Copy the passage on Psalm 34 word for word, from "Psalm 34:8 Oh, taste" to "we lack nothing.".

▸ **READING TEXT**:
------------------------------------
As we come to Psalm 34, the heading reminds us that these identity issues are not new:


The Psalm takes us back to 1 Samuel 21, where David on the run from Saul seeks refuge with Achish King of Gath, but then has to pretend to be insane to escape from danger there. At this point in the narrative, we can reasonable ask – who is David? Is he a loyal servant of Saul – or a rebel? A mighty warrior or a madman? David acts prudently to save himself, but given our identity is at least in part formed in our relationships with others, the fact that for some in Achish’s court he will forever be ‘crazy David’ means this comes at some personal cost.

So how does David recover his sense of self? He seeks the Lord’s face, and praises God.

Psalm 34:1 I will bless the LORD at all times; his praise shall continually be in my mouth.

It may seem counter-intuitive, but David’s response to this situation is not to turn inward, but to turn Godward, and as we see in verses 2 and 3 of the Psalm, to call others to do the same.

He then in the next few verses (v4-7) recalls all that God has done for him in delivering him. He has been delivered from his fears and saved from his troubles. Notice that David is not fearless; but rather than fearing his situation, he rightly fears the Lord. This is underlined in verse 8 and 9:

Psalm 34:8 Oh, taste and see that the LORD is good! Blessed is the man who takes refuge in him! 9 Oh, fear the LORD, you his saints, for those who fear him have no lack!

I take it that these verses are parallel. To Taste and see that the Lord is Good and to fear him are two sides of the same coin. It is to seek God knowing his awesome might and authority, and yet also knowing the one who has sent his son to redeem us. We are blessed if we seek him, we lack nothing.

Verse 10 underlines this point with a contrast:

Psalm 34: 10 The young lions suffer want and hunger; but those who seek the LORD lack no good thing.
------------------------------------
▸ **DATA**:
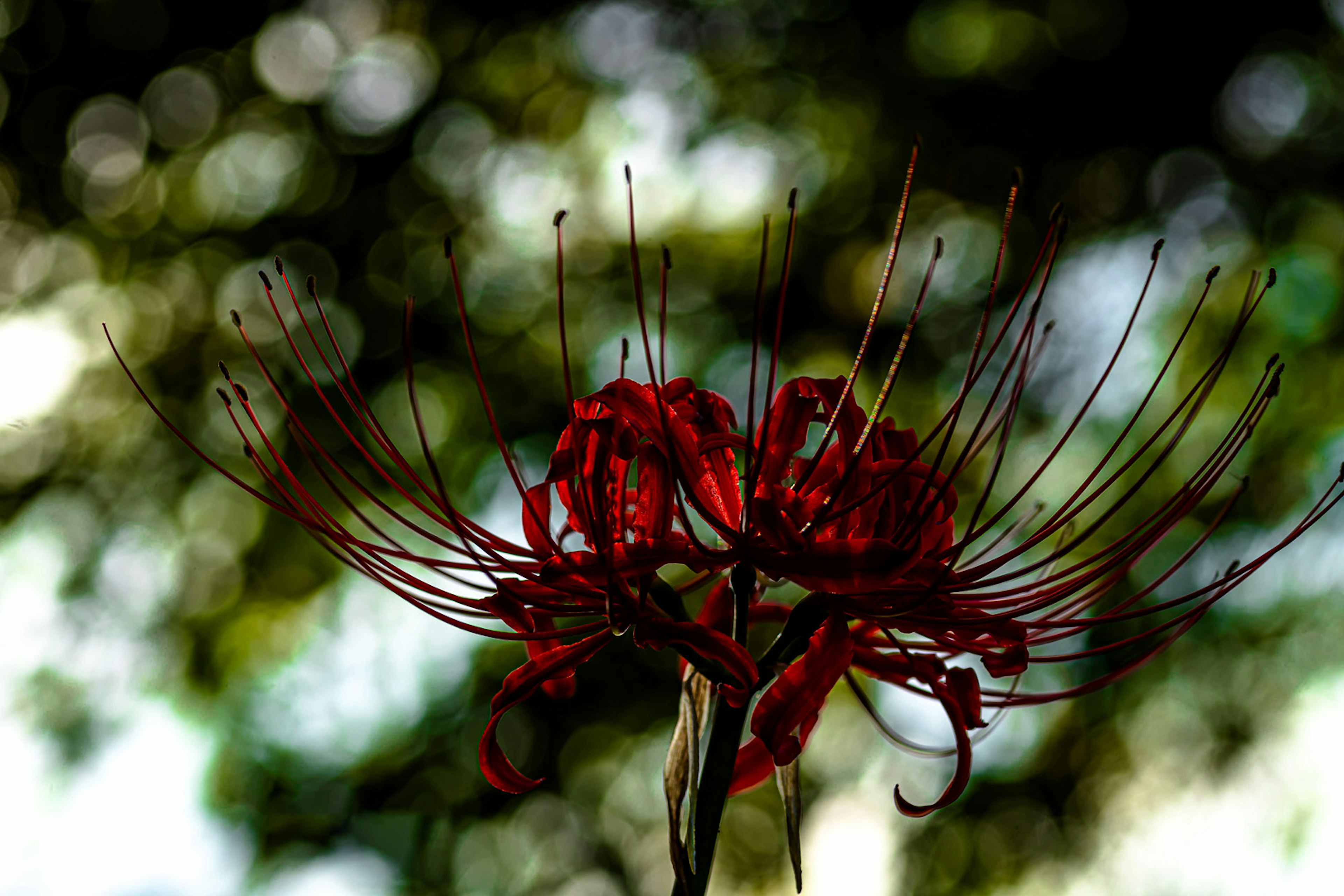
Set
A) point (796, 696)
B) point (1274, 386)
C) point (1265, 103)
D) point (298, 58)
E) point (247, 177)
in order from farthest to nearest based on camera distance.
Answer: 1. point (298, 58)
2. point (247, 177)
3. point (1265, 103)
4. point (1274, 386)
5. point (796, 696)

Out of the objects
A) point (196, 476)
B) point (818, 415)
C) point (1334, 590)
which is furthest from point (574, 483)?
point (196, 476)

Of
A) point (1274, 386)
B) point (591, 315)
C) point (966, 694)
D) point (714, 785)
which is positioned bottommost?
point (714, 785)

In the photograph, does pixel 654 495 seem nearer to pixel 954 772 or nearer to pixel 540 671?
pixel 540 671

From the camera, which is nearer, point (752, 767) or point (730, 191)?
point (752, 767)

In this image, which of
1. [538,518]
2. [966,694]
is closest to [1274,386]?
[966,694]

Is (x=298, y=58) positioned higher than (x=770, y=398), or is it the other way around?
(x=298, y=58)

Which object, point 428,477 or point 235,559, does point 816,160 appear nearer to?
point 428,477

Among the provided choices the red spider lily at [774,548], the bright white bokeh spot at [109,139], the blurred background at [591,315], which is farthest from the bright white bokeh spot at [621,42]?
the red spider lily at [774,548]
------------------------------------
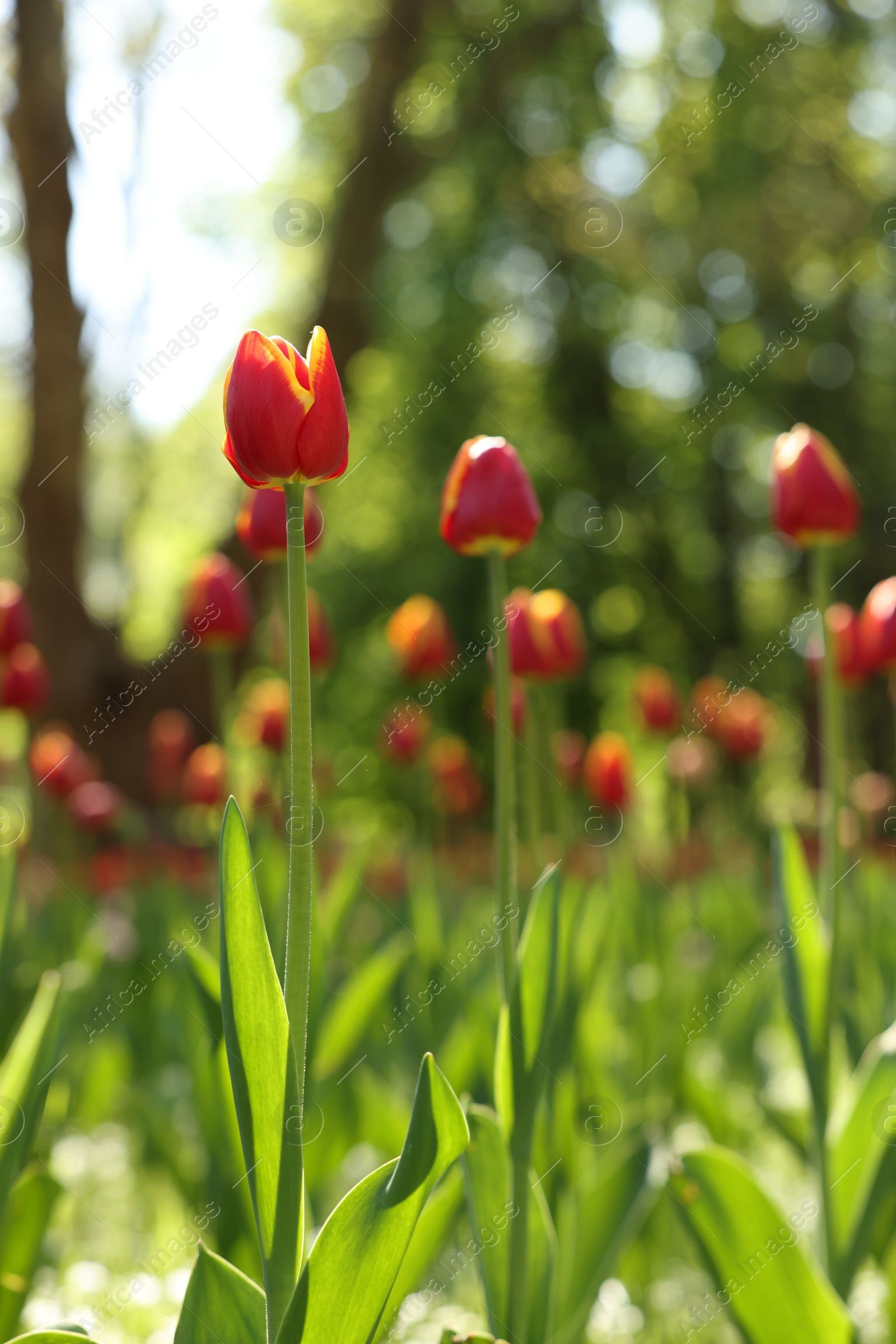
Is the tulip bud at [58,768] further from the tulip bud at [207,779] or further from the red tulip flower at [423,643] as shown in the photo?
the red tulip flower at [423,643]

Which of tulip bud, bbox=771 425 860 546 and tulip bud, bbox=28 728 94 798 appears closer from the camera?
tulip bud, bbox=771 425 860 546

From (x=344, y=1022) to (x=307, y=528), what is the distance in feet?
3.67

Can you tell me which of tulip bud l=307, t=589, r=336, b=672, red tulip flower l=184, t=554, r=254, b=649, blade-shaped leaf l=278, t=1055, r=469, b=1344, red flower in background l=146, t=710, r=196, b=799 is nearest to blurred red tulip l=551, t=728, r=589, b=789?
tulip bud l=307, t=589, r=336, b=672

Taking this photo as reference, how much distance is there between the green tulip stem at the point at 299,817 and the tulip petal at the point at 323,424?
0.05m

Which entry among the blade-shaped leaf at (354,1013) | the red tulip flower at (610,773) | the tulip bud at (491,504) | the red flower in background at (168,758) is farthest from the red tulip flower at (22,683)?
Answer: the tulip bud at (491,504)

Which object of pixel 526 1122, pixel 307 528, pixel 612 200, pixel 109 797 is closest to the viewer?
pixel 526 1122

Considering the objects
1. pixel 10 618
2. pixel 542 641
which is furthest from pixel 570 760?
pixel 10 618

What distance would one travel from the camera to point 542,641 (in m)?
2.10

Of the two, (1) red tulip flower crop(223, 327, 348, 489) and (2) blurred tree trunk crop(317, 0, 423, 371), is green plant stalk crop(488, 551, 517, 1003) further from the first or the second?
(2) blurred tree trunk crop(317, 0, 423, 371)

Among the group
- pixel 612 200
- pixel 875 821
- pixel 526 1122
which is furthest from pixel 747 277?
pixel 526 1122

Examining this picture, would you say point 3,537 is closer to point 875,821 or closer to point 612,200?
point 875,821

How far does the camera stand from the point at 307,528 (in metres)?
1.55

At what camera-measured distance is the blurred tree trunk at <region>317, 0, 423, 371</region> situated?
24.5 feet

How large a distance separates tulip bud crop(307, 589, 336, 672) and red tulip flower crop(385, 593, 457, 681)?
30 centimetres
------------------------------------
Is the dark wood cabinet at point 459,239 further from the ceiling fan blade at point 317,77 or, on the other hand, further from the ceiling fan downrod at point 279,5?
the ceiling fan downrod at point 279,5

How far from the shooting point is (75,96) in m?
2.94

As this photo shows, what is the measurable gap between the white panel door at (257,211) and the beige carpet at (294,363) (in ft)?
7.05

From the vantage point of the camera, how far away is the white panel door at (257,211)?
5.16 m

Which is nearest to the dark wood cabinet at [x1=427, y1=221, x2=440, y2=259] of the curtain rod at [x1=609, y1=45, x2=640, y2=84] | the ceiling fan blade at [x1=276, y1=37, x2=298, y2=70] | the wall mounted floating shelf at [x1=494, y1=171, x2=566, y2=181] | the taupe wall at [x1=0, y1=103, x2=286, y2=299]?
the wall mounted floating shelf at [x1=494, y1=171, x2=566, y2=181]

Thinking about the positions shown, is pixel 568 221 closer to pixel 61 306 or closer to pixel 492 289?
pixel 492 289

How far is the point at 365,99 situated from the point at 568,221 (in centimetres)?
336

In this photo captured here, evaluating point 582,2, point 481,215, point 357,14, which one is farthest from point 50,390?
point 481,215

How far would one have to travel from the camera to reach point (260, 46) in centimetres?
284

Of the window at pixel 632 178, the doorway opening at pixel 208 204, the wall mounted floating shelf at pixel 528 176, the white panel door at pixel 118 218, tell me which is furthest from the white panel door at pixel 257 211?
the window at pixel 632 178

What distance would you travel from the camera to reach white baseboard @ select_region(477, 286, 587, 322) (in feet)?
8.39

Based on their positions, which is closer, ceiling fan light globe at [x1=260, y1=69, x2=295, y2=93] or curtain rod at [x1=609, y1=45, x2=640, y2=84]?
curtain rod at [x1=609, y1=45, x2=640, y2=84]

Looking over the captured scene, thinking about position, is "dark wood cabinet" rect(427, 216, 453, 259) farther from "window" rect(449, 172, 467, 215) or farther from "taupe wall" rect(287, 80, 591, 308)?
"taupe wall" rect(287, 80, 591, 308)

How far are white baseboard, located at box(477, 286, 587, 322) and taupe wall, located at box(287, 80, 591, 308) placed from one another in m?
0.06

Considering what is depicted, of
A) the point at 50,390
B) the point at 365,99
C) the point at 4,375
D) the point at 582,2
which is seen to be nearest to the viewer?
------------------------------------
▸ **SOLUTION FOR THIS PROBLEM**:
Psalm 34:8 Oh, taste and see that the LORD is good! Blessed is the man who takes refuge in him! 9 Oh, fear the LORD, you his saints, for those who fear him have no lack!

I take it that these verses are parallel. To Taste and see that the Lord is Good and to fear him are two sides of the same coin. It is to seek God knowing his awesome might and authority, and yet also knowing the one who has sent his son to redeem us. We are blessed if we seek him, we lack nothing.